An “employer” is defined  as follows:

An employer is one who employs the services  of others; one for whom employees work and who pays their wages or  salaries (Black’s Law  Dictionary, 4th ed., p.  618).

A n employer includes any person acting in the interest of  an employer, directly or indirectly (Sec. 2-c,  Rep. Act 875).

In the United  States, parallel legislation  excludes from said definition “the United States or  any State or political subdivisions thereof   (See Levine vs.
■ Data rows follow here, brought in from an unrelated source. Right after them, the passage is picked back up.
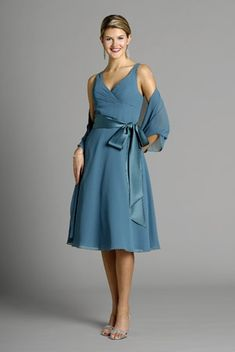 V-neck blue chiffon sleeveless pleated sash bowknot tea-length Mother Of The Bride Dress MBD260009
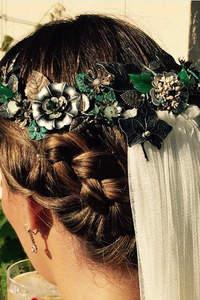 Ozdoby ślubne do włosów 2016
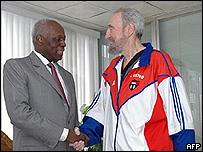El presidente angole�o Jose Eduardo Dos Santos saluda al mandatario cubano Fidel Castro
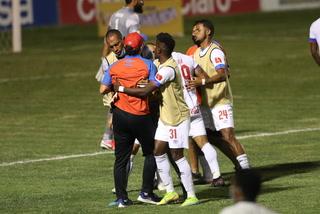 Pedro Troglio pierde los estribos e ingresa al campo para reclamar la expulsión de Deiby Flores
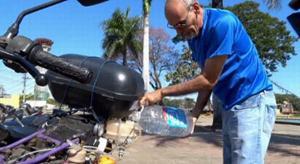 Kỳ lạ chiếc xe máy chạy bằng nước lã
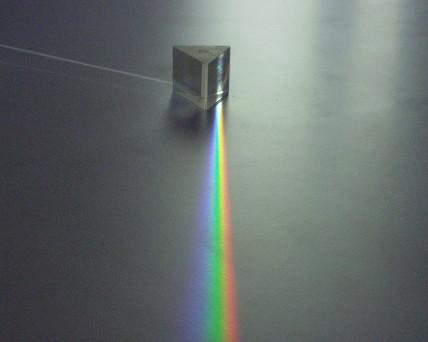 Lichtbrechung in Flintglas (Bild: Zátonyi Sándor, CC BY-SA 3.0)
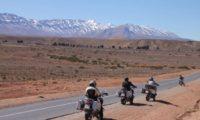 Die schneebedeckten Berge des hohen Atlas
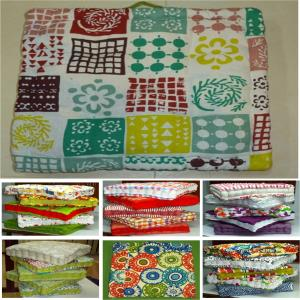 Cotton Box Cushion filled with cotton Stock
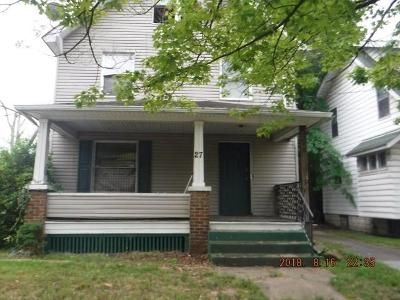 4 Bed 1 Bath Foreclosure Property in Youngstown, OH 44507 - E Boston Ave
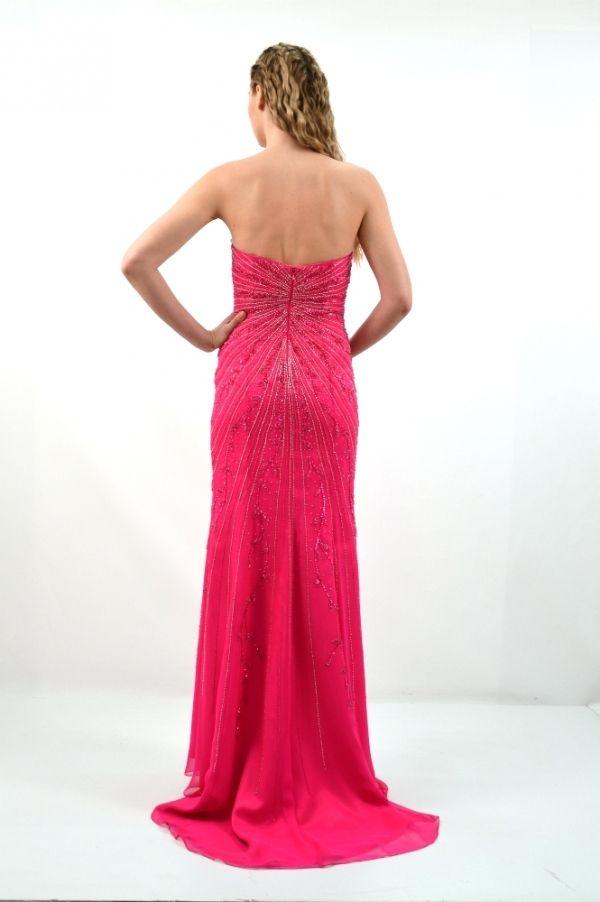 Φόρεμα μακρύ, γοργονε γραμμή.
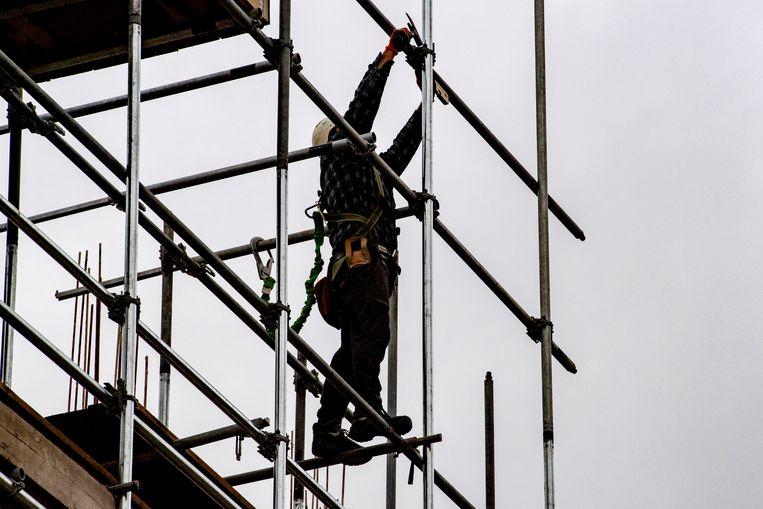 Een bouwvakker aan het werk in Rotterdam. Beeld ANP, Robin Utrecht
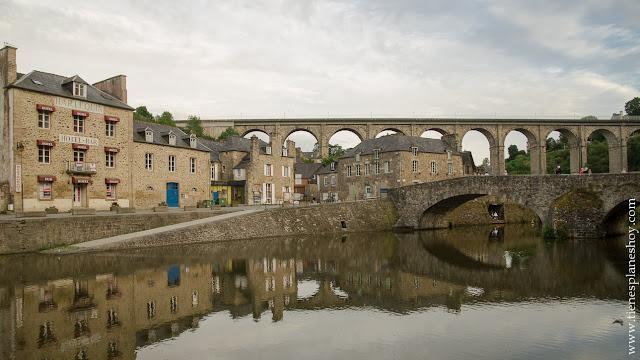 Dinan Puerto viaducto viaje Bretaña Francia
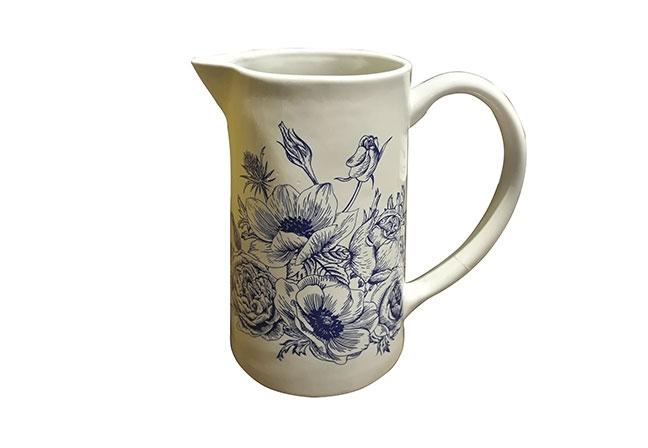 ARTEIRO | A jarra de cerâmica Flor inspira um toque romântico. Delicado, modelo conta com ilustração delicada trazendo a natureza para a mesa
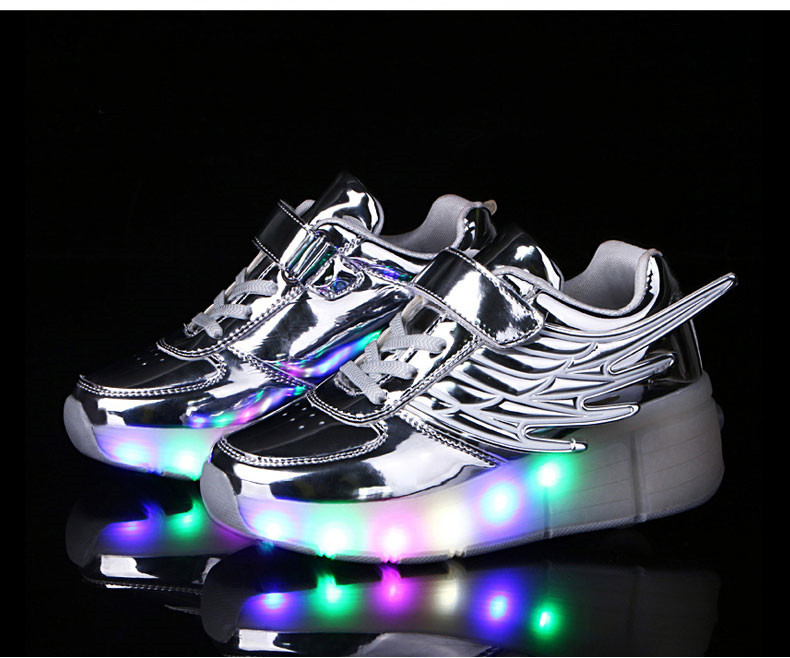 New Kids Black Glowing Sneakers With Wheels Boys Girls Automatic LED Light Roller Skates Shoes Child  tenis de rodinha2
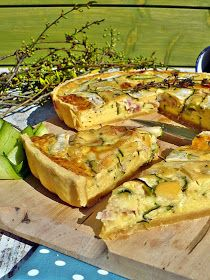 SAJTOS - CUKKINIS QUICHE Ketogenic Recipes, Diet Recipes, Vegan Recipes, Keto Results, Quiche Lorraine, Salty Snacks, Keto Dinner, Food Network Recipes, Clean Eating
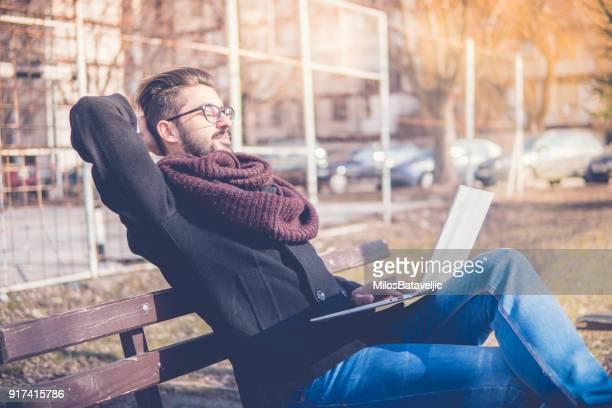 Junger Geschäftsmann arbeiten im freien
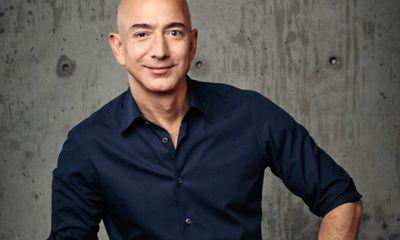 CEO Amazon kiếm tiền với tốc độ nhanh hơn gió, đút túi 13,2 tỷ USD chỉ trong 15 phút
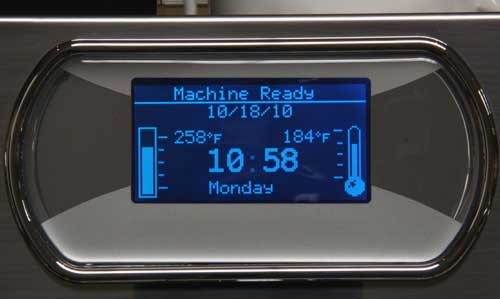 An image of the LED display of Quick Mill Monza Deluxe's control system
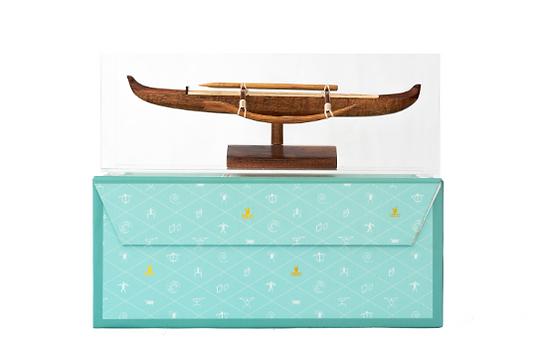 Mini Hawaiian racing canoe.png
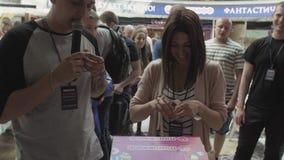 Человек с шариком лотереи девушки помощи микрофона открытым разбивочная нутряная покупка мола много людей сток-видео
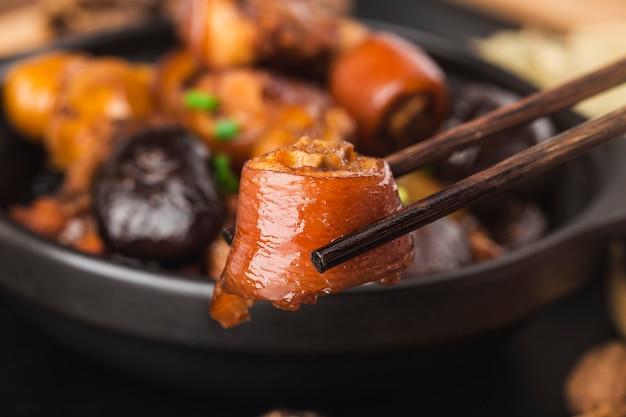 중국 요리 : 밤나무 돼지 꼬리 조림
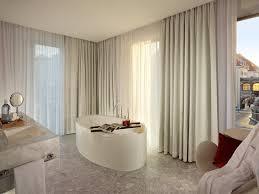 design hotel dresden badezimmer vom grand room im hyperion hotel dresden am schloss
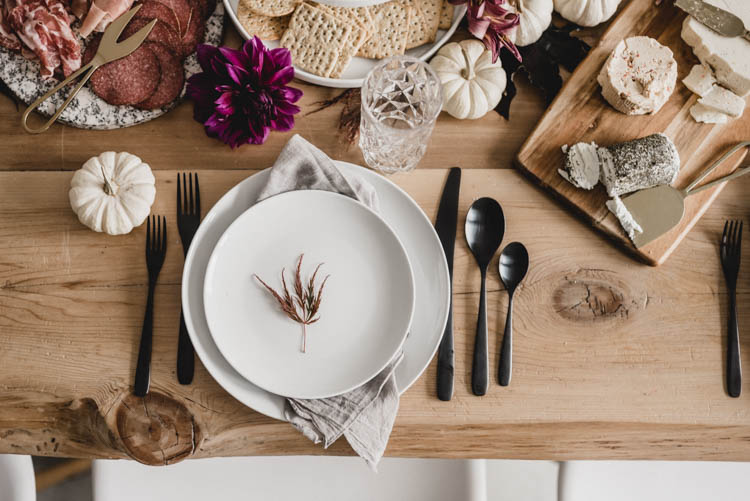 Modern Autumn Tablescape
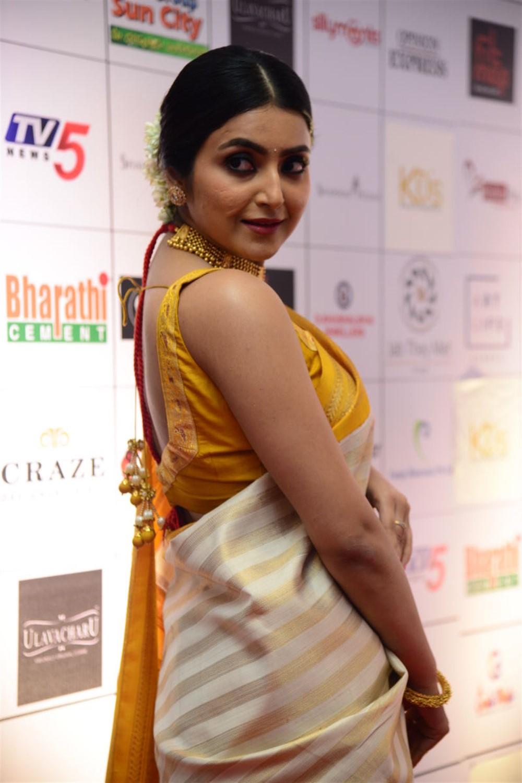 Actress Avantika Mishra Photos @ Dadasaheb Phalke Awards South 2019 Red Carpet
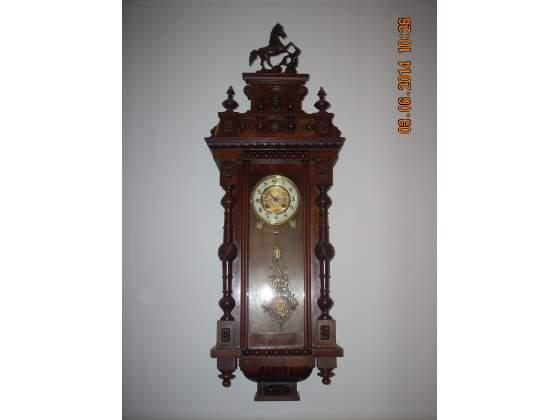 Orologio a pendolo con movimento meccanico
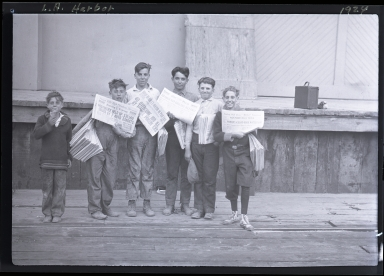 Newspaper Boys: Evening Express, Evening Herald, The Press, etc.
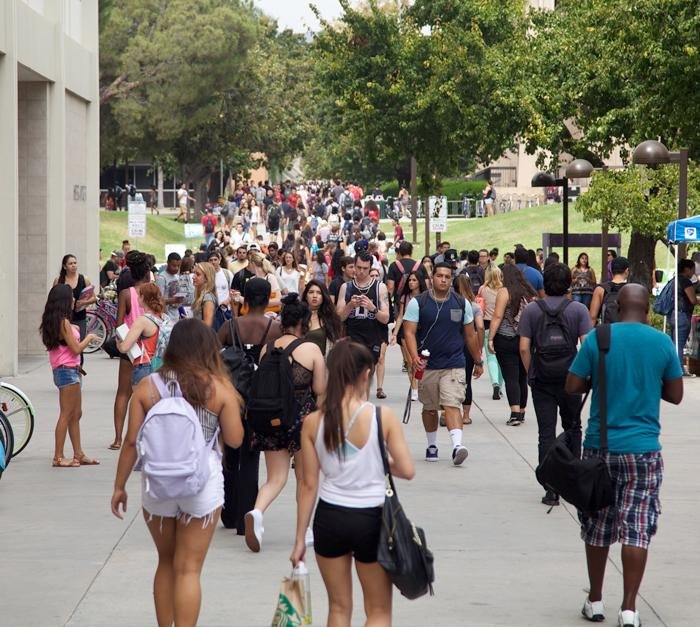 Students at CSUN walk through Sierra Quad to their classes. A new on-campus initiative is aiming to open conversations on sexual assault prevention with male students. (Juan Pardo / The Sundial) Photo credit: Juan Pardo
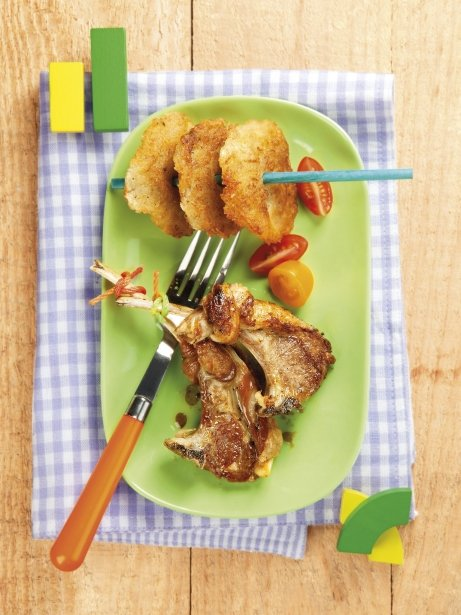 Costelles de xai a la planxa amb cruixent de patata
Farley, 107 F.  2d 186;  184 L,. Ed. 519—1940),  but our law  contains no specific provision exempting the Government from the ordinary  acceptation  of  the  word “employer”.  Notwithstanding this omission, We believe  that if  it were the intent of the law to relegate the  Government to  the  position of an ordinary employer and equally impose on the same the duty to enter into collective  bargaining agreements with its employees, there  would be  no reason for the  statement in Section  13 of the  Industrial Peace Act to the  effect  that “the  terms and conditions  of  employment in the Government,  including  any political  subdivision or instrumentality thereof,  are governed by law”, instead of leaving them to be the subject of proper bargaining contracts.   Evidently, in making this declaration and the pronouncement  that it would be the policy of said Act to prohibit  strikes against the  Government for the purpose of securing changes or modifications in their terms and conditions of employment, Republic Act No. 875 exempts the  Government from the operation of its provision on  collective bargaining because conditions of employment in  the  government  service  can no longer be  the  subject of agreements of contracts  between  the employer and the employed.   Indeed, it is noteworthy to remember that  these matters are fixed, not by any private person, but by Congress, and that appointments and promotions in the government  service are  determined by  merit  and  fitness, subject to the regulations issued and adopted by the Bureau  of Civil  Service.   Likewise, appropriations for the operation of the entire machinery of the Government are prepared and disbursed not out of motive to profit or gain, as in  an industrial or business concern, but in the furtherance  of the policies of government.   Thus, it is  clear to our mind that in view  of the special  characteristic of an employment  with the government,  there is  nothing  unreasonable in the mandate of the law limiting the activities of a  union of its employees  and depriving the same of some  rights allowed  to  an ordinary labor organization.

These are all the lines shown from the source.